Remembering the Great Ernie Harwell on his 100th Birthday
Maya Angelou wrote, “I’ve learned that people will forget what you said, people will forget what you did, but people will never forget how you made them feel.” True about most perhaps, but not Ernie Harwell.
A broadcaster in the booth and benevolent in the community, he is remembered for what he said, did and how he made so many feel.
Labeling this dulcet toned, understated Georgian a play-by-play man extraordinaire would be cataloging Sully Sullenberger a superb pilot. Of his 55 years as a big-league announcer, Ernie spent 42 with the Tigers.
His bond with baseball fans, fervent or passing, was unbreakable. From the wards of Detroit to the northern hamlets in the Upper Peninsula. game time meant Ernie time. Season after season his welcoming voice washed over Michiganders reassuringly.
Ernie’s unpretentious use of the English language didn’t belie his poetic flair. His broadcasts were rhythmic and melodic, blended by his artistic attributes; prolific baseball lyricist, author, poet and songwriter.
His predictable phrases wafted from radios all over the state for so long that when he invoked them, audiences were comforted; the world can’t be all that bad, even when Detroit was crumbling and unemployment was rampant. Heck, they’d think, Ernie’s voice is in fine fettle, the radio is on and the Tigers are playing. How bad can it be?
Michiganders knew a called strike three from a swing and a miss. “He stood there like the house by the side of the road and watched it go by” sounded fresh even when listeners heard it for the umpteenth time. Later, a basketball announcer even picked up on it – to describe a defender badly beaten by an opponent who whisked by him.
Sprinkling in names of towns and cities in the state, Ernie subtly and potently flagged the Tigers’ regional imprint. “A young lady from Flint in a green dress has the foul ball and a smile across her face!”
A man of small stature with a mountain sized heart, Ernie was blessed with a disarming quality. Generous in the community, he gave quietly of his time, offering common people and those suffering despair, a magical and calming touch, providing hope in times of need. Ernie sounded the same off the air as he did on the air. He talked privately to those down on their luck in the same unhurried cadence that was a hallmark of his broadcasts. No facades, Harwell spoke naturally in short, measured and mellifluous sentences.

***

— Requirement A —
According to the Ernie Harwell tribute, how many of his 55 years as a big-league announcer did Harwell spend with the Tigers?
— Requirement B —
Transcribe the portion of the Ernie Harwell tribute that begins at the words "His bond with" and ends after the words "bad can it be?".
— Requirement C —
Write the next portion of the Ernie Harwell tribute, picking up after its final sentence.

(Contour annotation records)

***

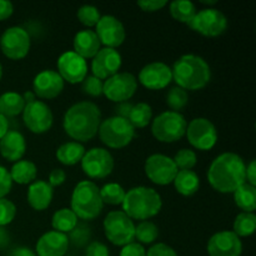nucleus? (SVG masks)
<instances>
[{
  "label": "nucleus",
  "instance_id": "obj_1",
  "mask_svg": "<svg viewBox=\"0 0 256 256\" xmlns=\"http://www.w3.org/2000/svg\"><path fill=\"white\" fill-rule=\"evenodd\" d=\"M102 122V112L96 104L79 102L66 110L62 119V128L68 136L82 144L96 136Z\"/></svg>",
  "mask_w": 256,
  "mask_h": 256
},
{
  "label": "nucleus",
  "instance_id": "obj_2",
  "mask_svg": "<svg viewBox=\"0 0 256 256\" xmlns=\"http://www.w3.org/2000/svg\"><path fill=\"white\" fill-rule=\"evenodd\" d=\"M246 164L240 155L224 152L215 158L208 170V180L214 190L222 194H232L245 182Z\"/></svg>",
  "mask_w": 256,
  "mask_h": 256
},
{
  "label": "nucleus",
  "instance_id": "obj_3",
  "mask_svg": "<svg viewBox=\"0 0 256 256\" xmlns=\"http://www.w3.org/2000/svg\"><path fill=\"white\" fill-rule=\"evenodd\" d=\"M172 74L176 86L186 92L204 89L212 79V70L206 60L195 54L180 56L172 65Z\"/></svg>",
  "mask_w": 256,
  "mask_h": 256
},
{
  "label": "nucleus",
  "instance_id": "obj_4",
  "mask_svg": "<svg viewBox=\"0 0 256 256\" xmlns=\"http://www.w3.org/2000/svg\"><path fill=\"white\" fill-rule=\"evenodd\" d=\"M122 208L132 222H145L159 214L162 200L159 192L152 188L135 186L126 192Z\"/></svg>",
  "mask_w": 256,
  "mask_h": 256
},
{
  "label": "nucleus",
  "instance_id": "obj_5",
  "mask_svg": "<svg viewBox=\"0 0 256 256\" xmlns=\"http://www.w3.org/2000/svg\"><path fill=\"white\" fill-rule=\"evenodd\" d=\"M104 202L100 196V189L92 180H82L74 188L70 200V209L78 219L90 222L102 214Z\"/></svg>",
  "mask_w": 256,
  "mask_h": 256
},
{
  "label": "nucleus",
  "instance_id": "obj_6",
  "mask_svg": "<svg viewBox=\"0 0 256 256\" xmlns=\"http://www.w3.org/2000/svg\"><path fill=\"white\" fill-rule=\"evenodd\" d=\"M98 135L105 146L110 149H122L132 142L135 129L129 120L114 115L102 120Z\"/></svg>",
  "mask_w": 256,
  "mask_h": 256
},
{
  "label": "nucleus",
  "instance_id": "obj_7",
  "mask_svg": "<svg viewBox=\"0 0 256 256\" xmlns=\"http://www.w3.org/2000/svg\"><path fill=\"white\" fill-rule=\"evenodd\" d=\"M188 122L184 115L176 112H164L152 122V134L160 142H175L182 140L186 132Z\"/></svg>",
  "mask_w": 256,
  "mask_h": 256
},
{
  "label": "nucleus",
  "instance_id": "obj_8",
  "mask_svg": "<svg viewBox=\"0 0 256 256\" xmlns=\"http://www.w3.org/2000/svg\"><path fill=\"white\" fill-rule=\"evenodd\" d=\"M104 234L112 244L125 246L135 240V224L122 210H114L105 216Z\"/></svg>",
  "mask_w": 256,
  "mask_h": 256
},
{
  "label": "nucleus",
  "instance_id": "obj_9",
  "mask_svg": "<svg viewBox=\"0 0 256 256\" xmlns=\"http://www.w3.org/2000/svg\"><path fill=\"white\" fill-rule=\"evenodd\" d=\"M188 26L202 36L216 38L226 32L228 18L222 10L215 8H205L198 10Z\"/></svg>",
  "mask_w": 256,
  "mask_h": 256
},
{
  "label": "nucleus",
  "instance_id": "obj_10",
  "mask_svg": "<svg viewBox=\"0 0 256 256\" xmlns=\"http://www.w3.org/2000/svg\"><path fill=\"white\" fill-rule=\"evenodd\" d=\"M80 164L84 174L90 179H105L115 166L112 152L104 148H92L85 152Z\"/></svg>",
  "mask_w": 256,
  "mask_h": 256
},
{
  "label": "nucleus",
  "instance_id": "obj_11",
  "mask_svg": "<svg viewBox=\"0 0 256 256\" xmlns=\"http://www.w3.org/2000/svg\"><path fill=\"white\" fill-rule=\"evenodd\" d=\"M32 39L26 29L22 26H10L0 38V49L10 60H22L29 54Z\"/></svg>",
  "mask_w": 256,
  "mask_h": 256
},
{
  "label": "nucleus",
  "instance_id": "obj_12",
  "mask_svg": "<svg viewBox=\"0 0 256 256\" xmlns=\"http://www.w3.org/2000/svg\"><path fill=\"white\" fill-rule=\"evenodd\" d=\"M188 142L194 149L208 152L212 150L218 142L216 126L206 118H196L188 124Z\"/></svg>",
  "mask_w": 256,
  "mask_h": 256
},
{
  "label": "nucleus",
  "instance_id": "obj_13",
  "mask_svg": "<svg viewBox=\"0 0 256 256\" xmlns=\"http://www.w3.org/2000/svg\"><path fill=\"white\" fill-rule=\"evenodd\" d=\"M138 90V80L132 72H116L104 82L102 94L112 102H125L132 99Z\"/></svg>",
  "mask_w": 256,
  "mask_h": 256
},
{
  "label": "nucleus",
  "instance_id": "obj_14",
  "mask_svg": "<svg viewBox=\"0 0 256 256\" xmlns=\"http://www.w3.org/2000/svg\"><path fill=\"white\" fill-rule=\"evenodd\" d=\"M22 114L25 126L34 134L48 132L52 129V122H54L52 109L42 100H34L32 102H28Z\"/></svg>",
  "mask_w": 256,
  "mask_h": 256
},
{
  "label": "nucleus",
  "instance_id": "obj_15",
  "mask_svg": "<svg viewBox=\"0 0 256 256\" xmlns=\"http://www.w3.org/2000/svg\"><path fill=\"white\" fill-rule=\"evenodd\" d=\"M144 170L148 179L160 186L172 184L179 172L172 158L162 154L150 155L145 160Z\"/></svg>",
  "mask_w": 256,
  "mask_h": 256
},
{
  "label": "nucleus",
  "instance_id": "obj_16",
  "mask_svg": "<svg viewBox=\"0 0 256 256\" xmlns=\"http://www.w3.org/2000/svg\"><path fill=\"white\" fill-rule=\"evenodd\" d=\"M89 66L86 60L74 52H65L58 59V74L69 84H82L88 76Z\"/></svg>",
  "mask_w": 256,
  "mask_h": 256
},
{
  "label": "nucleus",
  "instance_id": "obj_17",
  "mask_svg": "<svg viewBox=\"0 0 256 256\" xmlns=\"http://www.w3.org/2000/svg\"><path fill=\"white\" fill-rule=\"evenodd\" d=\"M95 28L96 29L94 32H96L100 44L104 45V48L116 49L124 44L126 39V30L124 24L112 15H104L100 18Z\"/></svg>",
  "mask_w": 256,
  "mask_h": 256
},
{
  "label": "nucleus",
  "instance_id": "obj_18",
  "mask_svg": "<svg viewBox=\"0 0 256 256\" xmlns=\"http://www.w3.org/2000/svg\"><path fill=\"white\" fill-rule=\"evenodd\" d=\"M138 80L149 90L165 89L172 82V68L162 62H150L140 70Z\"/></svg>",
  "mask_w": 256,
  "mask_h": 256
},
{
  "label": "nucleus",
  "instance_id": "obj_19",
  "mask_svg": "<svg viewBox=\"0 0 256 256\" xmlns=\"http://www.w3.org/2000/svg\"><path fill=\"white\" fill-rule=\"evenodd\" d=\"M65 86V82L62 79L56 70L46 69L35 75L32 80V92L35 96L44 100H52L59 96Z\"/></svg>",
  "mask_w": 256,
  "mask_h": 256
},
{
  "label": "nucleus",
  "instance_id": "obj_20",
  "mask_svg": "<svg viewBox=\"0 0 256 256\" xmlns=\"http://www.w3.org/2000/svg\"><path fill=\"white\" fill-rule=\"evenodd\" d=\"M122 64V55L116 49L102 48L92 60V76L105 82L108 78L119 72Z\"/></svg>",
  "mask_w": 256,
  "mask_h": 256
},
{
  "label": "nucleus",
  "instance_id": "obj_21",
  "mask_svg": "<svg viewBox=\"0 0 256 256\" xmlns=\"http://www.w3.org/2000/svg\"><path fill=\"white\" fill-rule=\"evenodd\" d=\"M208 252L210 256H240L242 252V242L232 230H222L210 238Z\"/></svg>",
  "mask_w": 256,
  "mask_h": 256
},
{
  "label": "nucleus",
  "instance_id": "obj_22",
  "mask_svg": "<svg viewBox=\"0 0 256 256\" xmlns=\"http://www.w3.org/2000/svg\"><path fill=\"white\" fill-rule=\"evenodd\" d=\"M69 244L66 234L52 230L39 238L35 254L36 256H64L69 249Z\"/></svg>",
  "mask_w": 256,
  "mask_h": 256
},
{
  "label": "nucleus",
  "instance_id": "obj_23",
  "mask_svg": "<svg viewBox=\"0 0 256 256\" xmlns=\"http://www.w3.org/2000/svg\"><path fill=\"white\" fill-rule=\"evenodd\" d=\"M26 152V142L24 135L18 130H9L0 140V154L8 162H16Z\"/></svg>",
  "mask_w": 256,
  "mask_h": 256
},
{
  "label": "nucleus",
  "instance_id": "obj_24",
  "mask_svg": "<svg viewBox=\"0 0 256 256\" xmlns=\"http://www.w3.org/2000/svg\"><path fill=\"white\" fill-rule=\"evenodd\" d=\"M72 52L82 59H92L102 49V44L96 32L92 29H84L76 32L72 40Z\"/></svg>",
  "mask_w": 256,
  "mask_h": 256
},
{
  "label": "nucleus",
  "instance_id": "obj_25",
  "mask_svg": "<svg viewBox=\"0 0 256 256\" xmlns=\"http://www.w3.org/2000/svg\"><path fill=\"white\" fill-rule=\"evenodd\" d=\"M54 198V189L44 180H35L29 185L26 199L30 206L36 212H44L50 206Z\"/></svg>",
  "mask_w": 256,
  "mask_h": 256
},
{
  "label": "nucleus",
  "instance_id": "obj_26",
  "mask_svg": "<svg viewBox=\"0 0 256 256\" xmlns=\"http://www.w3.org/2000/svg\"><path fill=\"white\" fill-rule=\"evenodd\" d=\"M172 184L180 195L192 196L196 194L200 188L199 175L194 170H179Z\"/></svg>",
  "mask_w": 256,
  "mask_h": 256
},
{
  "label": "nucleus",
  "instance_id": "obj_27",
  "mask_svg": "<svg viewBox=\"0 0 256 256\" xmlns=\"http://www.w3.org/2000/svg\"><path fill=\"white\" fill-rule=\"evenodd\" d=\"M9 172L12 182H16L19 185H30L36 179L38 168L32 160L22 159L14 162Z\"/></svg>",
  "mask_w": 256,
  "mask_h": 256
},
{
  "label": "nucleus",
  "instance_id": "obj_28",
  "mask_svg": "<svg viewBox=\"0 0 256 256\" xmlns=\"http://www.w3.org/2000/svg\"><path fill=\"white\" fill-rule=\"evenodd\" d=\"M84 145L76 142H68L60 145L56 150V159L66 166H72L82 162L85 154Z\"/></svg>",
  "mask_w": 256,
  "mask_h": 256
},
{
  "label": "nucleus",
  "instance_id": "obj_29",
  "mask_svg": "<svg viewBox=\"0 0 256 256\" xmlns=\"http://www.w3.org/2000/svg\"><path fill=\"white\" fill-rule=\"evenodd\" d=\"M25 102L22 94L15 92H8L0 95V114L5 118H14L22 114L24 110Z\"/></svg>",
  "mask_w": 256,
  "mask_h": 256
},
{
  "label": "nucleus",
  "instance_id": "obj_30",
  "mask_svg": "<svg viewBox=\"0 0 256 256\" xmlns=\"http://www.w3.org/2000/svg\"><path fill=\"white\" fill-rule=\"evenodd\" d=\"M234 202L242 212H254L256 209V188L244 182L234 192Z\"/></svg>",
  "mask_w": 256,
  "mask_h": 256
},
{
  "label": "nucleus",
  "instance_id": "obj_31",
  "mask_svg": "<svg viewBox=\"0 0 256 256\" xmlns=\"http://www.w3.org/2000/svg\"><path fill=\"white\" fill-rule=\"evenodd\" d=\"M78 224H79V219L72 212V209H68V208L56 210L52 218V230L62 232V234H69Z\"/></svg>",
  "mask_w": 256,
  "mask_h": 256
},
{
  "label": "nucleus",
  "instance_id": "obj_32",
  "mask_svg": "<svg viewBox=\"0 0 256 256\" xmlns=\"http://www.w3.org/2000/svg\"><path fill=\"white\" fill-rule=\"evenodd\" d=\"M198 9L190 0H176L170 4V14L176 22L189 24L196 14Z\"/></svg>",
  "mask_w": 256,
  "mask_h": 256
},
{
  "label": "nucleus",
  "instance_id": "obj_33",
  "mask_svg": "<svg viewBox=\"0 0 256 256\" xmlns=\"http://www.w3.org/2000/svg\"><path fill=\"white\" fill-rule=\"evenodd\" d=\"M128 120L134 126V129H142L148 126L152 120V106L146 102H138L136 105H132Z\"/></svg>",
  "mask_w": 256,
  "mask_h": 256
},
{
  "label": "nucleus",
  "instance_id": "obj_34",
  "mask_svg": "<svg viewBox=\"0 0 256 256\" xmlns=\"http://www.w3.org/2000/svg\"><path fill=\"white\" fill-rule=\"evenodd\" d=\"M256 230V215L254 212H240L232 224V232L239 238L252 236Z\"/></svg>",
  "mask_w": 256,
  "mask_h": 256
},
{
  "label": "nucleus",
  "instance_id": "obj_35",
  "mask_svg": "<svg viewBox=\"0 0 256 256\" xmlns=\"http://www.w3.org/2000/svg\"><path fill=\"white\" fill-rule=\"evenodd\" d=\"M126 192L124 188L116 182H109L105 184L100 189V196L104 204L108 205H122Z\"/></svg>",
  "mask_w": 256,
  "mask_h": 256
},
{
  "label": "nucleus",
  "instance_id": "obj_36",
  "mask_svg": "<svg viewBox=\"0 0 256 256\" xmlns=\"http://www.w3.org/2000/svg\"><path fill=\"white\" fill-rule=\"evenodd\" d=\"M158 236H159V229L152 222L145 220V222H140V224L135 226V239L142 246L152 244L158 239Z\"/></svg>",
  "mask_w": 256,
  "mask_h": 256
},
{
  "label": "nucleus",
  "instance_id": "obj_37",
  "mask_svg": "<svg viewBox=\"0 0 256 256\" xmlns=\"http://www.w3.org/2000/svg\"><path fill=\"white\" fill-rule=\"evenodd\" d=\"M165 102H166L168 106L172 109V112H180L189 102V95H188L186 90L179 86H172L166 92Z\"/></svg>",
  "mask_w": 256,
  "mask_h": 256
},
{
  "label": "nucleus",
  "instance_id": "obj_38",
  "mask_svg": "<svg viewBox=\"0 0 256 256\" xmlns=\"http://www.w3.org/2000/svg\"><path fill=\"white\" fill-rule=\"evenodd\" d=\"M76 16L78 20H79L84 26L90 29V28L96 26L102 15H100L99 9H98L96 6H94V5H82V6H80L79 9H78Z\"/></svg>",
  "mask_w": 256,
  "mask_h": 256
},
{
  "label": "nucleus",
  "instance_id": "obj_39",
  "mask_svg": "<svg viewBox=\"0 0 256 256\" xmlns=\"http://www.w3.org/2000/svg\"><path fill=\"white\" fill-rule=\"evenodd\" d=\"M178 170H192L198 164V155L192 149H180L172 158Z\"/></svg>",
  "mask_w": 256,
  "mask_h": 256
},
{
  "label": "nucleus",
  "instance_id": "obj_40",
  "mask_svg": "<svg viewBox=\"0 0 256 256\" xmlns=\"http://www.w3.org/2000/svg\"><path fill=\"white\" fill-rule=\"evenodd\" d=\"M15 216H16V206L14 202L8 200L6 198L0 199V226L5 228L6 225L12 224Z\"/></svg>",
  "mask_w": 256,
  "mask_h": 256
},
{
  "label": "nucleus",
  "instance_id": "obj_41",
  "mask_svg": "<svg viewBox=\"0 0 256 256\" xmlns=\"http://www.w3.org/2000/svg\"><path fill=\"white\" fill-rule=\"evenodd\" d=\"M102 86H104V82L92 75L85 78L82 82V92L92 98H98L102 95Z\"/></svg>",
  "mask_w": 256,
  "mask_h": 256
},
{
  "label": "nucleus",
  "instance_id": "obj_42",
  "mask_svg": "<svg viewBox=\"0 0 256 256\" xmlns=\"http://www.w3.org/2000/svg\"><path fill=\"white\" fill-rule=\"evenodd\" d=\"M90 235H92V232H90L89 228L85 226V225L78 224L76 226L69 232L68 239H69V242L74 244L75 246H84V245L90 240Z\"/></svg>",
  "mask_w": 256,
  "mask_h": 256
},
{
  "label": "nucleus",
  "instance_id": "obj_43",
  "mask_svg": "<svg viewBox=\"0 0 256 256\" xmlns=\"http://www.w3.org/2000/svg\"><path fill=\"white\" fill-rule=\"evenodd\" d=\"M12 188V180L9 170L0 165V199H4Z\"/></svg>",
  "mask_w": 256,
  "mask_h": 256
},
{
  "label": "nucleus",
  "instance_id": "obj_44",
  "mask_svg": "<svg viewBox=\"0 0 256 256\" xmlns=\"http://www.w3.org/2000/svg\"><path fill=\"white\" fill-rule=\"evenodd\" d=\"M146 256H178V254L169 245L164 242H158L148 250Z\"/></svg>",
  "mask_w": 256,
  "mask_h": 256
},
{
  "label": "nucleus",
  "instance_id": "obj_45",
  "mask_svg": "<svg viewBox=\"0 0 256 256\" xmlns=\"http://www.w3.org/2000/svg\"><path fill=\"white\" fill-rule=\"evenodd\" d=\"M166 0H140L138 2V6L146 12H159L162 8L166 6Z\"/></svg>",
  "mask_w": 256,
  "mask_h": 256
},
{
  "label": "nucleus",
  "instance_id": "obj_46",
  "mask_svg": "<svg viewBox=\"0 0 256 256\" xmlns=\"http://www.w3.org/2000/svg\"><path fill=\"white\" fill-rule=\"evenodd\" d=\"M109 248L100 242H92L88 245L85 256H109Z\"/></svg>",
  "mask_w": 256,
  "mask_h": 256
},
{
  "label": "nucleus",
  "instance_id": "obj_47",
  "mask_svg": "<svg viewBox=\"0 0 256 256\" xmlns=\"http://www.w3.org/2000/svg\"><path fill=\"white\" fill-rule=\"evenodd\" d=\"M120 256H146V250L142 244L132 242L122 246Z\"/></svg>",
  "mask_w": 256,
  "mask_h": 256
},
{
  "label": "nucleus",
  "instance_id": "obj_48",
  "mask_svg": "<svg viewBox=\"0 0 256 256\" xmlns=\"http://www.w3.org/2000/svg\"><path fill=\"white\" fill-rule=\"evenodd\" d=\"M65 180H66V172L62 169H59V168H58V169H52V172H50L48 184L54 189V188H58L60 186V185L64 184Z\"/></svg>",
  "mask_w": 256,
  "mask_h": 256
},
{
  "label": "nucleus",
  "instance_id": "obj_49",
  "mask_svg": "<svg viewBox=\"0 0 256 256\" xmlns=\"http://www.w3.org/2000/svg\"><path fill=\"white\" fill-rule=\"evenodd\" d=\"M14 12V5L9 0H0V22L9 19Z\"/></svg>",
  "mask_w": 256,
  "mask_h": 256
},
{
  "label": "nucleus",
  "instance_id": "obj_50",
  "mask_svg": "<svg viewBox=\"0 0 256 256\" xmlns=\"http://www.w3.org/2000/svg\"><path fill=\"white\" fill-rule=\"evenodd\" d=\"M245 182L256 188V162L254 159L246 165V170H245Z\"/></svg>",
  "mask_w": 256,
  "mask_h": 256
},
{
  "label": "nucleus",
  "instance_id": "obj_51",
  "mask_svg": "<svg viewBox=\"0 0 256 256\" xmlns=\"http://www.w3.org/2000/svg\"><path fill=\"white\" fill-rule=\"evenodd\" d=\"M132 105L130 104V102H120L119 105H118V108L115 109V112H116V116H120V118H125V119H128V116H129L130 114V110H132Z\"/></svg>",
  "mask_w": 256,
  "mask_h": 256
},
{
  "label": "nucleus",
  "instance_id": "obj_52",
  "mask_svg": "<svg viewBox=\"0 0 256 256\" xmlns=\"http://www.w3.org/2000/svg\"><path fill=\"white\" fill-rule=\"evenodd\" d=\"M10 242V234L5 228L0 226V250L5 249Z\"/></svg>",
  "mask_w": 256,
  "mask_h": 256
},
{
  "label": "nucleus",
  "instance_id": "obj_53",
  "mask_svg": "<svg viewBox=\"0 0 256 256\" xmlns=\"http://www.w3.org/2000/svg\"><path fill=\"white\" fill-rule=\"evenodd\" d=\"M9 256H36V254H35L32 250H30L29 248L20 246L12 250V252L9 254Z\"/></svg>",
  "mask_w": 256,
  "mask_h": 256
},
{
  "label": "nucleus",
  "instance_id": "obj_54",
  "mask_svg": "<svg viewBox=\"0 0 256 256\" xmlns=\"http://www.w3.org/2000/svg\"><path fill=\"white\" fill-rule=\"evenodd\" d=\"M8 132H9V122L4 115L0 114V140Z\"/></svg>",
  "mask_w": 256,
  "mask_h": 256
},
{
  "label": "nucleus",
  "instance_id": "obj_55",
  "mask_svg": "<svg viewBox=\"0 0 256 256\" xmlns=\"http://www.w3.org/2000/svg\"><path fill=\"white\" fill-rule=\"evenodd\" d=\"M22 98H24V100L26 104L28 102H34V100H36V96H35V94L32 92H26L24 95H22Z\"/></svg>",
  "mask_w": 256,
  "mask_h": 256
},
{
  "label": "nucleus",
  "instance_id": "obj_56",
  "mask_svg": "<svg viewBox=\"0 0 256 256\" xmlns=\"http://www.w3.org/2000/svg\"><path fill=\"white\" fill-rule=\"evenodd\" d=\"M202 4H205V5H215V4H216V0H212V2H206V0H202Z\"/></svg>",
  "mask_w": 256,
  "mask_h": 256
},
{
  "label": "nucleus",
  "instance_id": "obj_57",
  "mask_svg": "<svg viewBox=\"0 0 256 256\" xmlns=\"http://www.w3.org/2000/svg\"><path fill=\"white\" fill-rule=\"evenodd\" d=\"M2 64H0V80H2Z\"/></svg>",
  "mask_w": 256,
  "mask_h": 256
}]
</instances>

***

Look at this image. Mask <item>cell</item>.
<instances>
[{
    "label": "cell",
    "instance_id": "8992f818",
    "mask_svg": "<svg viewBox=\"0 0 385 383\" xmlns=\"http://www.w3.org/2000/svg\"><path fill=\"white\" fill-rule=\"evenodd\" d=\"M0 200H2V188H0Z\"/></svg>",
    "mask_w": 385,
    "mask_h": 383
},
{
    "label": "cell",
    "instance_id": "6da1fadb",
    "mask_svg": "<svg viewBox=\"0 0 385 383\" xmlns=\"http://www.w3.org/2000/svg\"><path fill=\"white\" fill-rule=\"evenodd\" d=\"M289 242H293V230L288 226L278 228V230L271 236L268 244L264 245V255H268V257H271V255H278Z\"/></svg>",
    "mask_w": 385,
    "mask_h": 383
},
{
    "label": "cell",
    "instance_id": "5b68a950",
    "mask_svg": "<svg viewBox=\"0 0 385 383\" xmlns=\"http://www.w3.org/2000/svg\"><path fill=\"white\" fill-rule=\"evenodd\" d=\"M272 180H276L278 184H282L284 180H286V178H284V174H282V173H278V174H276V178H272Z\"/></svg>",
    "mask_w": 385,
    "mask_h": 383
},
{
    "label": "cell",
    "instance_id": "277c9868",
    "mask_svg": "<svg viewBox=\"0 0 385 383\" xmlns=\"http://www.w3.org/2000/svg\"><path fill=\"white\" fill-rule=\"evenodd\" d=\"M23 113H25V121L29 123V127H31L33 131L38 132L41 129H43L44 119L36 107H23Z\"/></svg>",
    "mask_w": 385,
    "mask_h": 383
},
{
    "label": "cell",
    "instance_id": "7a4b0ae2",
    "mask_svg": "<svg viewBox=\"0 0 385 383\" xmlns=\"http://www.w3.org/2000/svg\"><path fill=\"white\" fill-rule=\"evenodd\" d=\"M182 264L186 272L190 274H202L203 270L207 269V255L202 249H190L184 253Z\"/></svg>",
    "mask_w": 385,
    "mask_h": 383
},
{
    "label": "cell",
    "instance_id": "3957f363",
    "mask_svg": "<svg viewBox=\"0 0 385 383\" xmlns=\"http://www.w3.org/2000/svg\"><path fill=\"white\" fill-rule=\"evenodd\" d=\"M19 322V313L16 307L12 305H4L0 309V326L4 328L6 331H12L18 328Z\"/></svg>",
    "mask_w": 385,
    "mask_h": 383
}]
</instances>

***

— Written answer A —
42 years.

— Written answer B —
His bond with baseball fans, fervent or passing, was unbreakable. From the wards of Detroit to the northern hamlets in the Upper Peninsula. game time meant Ernie time. Season after season his welcoming voice washed over Michiganders reassuringly.
Ernie’s unpretentious use of the English language didn’t belie his poetic flair. His broadcasts were rhythmic and melodic, blended by his artistic attributes; prolific baseball lyricist, author, poet and songwriter.
His predictable phrases wafted from radios all over the state for so long that when he invoked them, audiences were comforted; the world can’t be all that bad, even when Detroit was crumbling and unemployment was rampant. Heck, they’d think, Ernie’s voice is in fine fettle, the radio is on and the Tigers are playing. How bad can it be?

— Written answer C —
Ernie would have been 100 years old today, January 25th. He passed in 2010 at 92. So saddened when he learned of his death, the gruff-looking Tigers’ manager Jim Leyland had to hold back tears, telling reporters that Ernie was “the Tigers’ true clean-up hitter.”
But it wasn’t always smooth sailing. Fifty years ago, 1968, was a bittersweet year for Ernie. The Tigers won the World Series and Harwell was part of the national broadcast team. But America was at odds politically, suffering through Kaepernick-like divisiveness. It was old versus young, long hair against short hair and those who opposed the Vietnam War confronting those supporting it.
When the Tigers faced the Cardinals that Fall, Ernie was asked by team ownership to line-up the national anthem singers for the three Series’ games at Tiger Stadium. For game five, he invited a blind, young Puerto Rican, Jose Feliciano.
Wearing dark glasses, Feliciano strummed his guitar leisurely and sung the anthem glibly in unconventional tone. Many took umbrage. Boos were heard in the ballpark. Feliciano’s version was considered irreverent by some, if not downright disrespectful. The Cards’ Roger Maris said, “I don’t think it was the proper place for that kind of treatment.” Viewers watching at home were also annoyed by the singer’s rock-soul rendition. They called NBC’s switchboard to vent their anger.
Harwell had accompanied Feliciano to centerfield. Walking off the field, they were jeered. Ernie got a letter of reprimand from Tigers’ ownership. There were rumblings that he would be gone. He stayed on of course for decades and everyone was better off for it.
Los Angeles had its pair. There was Chick Hearn – a broadcast version of a vaudeville actor of yesteryear, rattling off play-by-play with lightning speed and clarity; like an auctioneer. He would intermingle one-liners, argue playfully with his color commentator and kvetch about this and that. There was the canonized Vin Scully – a once in a century talent – facile on TV or radio, a man whose broadcast status no other baseball announcer may ever reach. He had Webster’s command of the English language and spun yarns impeccably without missing a beat.
There was a connection. Like Scully, Ernie broke in under the fastidious Red Barber who preached preparation and execution. Like Barber and Scully, Ernie never raised his voice, he understood the intricacies of the game and delivered immaculate punchlines. Yes, young broadcasters, take note from the late Ernie. The great ones don’t shout to capture a game’s drama.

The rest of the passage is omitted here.